Assim como têm ocorrido com outras formas de arte baseadas na palavra e na narrativa, como o cinema e, obviamente, a literatura, os gibis estão vendo emergir no momento uma quantidade significativa de apreciadores que faz uma aproximação superficial com suas histórias. Estão sofrendo de uma perda coletiva e assustadora da nossa capacidade de interpretarmos o que estamos consumindo O que acaba causando alguns enganos de leitura, e assim a natureza de alguns personagens é completamente negada. Isso acabou por jogar luz num tipo de fã que, partindo unicamente da tipo de histórias que consome, parece quase inacreditável que exista. Mas sempre esteve por aí, e agora aproveita o zeitgeist do regurgitamento do autoritarismo no mundo para por sua cabeça acima da água.
Sim, são reais e numerosos, os fãs reacionários de quadrinhos.
Em uma mídia que sempre lidou com a criação e inovação, onde Stan Lee fez uma ode ao valor e à nobreza dos desajustados, parece incongruente que muitos amantes do reacionárismo e da aversão à diversidade estejam por ali, como admiradores. No entanto, os super-heróis são cultuados por um público crescente que os adota como símbolo de força e pujança, ignorando que essas qualidades dos personagens servem a um discurso bem distante do “bandido bom é bandido morto”, para usar um lema popular.
Impressiona que o grosso desses fãs venha do público que conhece com intimidade a trajetória dos heróis, mais até do que aqueles que foram atraídos pelos filmes do gênero lançados na última década. São, por exemplo, fãs do Batman que se colocam a favor da ampliação do porte de arma, mesmo adorando um personagem que tem na aversão às armas de fogo um de seus aspectos essenciais. Também é comum encontrarmos os seguidores dos X-Men que defendem a extinção das políticas públicas afirmativas, das cotas nas universidades e governos, ignorando que seus personagens preferidos foram criados baseados nas lutas dos direitos civis nos EUA e no combate ao racismo.

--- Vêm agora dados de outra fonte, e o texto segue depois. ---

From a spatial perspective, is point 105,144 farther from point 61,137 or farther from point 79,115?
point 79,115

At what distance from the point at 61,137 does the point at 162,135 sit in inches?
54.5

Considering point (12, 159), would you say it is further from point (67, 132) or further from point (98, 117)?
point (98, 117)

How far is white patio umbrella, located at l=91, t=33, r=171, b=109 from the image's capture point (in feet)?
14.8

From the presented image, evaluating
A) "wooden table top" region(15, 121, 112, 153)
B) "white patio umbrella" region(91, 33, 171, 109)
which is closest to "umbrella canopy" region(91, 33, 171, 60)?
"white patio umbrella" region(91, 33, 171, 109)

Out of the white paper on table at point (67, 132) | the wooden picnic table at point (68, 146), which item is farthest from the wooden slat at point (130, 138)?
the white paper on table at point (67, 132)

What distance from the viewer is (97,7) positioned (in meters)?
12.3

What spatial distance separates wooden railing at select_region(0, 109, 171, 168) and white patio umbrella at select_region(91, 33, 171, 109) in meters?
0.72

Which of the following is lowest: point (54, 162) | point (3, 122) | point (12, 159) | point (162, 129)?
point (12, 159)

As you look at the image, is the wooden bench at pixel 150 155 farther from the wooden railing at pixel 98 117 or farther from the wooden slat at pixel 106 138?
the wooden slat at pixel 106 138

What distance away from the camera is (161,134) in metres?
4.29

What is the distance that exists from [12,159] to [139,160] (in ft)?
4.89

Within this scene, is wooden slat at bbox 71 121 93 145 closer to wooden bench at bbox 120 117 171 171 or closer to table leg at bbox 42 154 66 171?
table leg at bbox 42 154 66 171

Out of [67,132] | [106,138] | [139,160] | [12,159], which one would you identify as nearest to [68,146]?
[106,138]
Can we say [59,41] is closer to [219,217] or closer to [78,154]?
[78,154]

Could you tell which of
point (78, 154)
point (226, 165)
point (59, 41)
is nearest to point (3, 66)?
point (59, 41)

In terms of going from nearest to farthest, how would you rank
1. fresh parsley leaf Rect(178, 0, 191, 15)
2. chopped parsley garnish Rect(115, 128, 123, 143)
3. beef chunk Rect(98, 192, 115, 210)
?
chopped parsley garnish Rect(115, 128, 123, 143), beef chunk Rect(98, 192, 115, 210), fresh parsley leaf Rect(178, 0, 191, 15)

Além de um problema de compreensão da narrativa – somente isso para explicar anos de histórias lidas sem capturar suas linhas principais – o fã reacionário parece basear sua relação com as sagas super-heróicas em uma espécie de manutenção de um “tempo ideal”. O culto aos valores da infância só faz crescer – digite agora na barra de busca da sua rede social “no meu tempo” para ter uma ideia – como se isso fosse, talvez, cura para os tempos difíceis que estamos passando. Ou para os boletos que martelam constantemente a vida adulta. No retorno aos heróis de sua infância, o fã pode encontrar o conforto de um mundo que sempre reconheceu como seu, e no qual tem seu lugar claramente definido.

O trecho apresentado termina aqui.